Observation data Epoch J2000.0 Equinox J2000.0 (ICRS)
- Constellation: Corona Australis
- Right ascension: 18^{h} 47^{m} 32.30962^{s}
- Declination: −38° 09′ 32.3079″
- Apparent magnitude (V): 9.4 - 17.9

Characteristics
- Spectral type: R0
- Variable type: R CrB

Astrometry
- Proper motion (μ): RA: −1.104 mas/yr Dec.: −7.531 mas/yr
- Parallax (π): −0.3793±0.1513 mas
- Distance: 5,500 pc

Details
- Mass: 0.6 M_{☉}
- Luminosity: 6,550 L_{☉}
- Surface gravity (log g): 0.5 cgs
- Temperature: 6,250 K
- Other designations: V CrA, CD−38°13089, HD 173539, HIP 92207

Database references
- SIMBAD: data

= V Coronae Australis =

Variable star in the constellation Corona Australis

V Coronae Australis (V CrA) is a R Coronae Borealis variable (RCB) star in the constellation Corona Australis. These are extremely hydrogen-deficient supergiants thought to have arisen as the result of the merger of two white dwarfs; fewer than 100 have been discovered as of 2012. V Coronae Australis dimmed in brightness from 1994 to 1998.

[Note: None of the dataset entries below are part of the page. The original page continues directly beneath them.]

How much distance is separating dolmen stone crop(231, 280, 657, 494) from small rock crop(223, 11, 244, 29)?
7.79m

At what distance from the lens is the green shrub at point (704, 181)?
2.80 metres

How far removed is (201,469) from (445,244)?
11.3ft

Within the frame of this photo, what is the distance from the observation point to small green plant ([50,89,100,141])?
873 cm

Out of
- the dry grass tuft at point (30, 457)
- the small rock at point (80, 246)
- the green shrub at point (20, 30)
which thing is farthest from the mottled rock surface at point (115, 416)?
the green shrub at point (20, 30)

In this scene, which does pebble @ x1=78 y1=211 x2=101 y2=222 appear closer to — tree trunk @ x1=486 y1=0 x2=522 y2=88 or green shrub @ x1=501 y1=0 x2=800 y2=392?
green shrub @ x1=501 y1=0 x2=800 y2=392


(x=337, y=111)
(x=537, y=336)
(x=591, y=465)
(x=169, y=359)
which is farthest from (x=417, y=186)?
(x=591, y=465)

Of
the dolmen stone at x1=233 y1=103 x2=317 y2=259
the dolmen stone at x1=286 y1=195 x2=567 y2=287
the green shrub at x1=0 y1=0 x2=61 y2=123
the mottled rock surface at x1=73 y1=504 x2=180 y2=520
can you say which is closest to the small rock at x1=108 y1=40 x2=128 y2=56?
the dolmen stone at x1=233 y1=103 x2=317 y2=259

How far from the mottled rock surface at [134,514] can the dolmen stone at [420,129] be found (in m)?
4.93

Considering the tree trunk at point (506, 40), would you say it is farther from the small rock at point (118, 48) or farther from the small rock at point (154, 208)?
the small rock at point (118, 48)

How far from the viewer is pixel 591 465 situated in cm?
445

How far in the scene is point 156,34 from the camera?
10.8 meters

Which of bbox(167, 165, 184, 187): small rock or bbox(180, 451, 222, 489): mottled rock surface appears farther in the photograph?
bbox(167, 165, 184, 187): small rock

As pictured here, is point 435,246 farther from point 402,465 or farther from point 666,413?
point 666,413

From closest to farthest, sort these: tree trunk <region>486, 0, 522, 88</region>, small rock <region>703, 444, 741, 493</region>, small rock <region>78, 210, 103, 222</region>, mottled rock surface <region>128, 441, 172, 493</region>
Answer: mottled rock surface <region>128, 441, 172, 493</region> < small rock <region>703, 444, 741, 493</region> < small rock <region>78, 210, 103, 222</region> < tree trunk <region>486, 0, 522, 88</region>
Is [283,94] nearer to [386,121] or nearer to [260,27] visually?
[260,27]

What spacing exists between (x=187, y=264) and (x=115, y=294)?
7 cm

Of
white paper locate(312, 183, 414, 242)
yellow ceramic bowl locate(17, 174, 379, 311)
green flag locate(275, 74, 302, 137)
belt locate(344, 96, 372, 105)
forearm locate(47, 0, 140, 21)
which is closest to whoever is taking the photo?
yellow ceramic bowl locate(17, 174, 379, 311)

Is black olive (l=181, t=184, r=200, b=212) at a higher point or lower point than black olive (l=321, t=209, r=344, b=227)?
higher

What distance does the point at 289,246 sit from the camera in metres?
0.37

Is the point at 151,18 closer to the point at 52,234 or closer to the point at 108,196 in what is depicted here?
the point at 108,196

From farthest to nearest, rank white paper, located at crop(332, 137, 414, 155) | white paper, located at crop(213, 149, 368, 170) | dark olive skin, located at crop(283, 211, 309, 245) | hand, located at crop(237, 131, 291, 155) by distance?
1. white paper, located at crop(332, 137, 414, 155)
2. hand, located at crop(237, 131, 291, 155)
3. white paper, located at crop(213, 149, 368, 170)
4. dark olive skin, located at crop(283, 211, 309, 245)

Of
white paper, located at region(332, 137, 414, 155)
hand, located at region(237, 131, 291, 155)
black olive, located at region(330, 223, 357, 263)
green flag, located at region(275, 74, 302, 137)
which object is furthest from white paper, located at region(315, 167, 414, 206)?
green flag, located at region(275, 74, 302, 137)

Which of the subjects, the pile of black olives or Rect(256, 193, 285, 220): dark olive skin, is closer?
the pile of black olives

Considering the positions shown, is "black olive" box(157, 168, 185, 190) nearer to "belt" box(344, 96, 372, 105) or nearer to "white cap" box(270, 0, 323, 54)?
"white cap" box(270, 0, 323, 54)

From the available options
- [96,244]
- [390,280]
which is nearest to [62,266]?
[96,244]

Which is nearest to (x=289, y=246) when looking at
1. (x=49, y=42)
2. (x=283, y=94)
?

In 1896 it was announced that Evelyn Leland and Williamina Fleming had discovered that the star is a variable star. The visual apparent magnitude of V CrA has been observed to vary between magnitudes 9.4 and 17.9. A maximum magnitude of 8.3 has been estimated from photographic plates. It has around 60% the mass of the Sun and an effective (surface) temperature of around 6250 K.

The spectral class of R0 is typical of a carbon star, but the RCB stars are considered to a separate class of hydrogen-deficient stars, not normal asymptotic giant branch giants.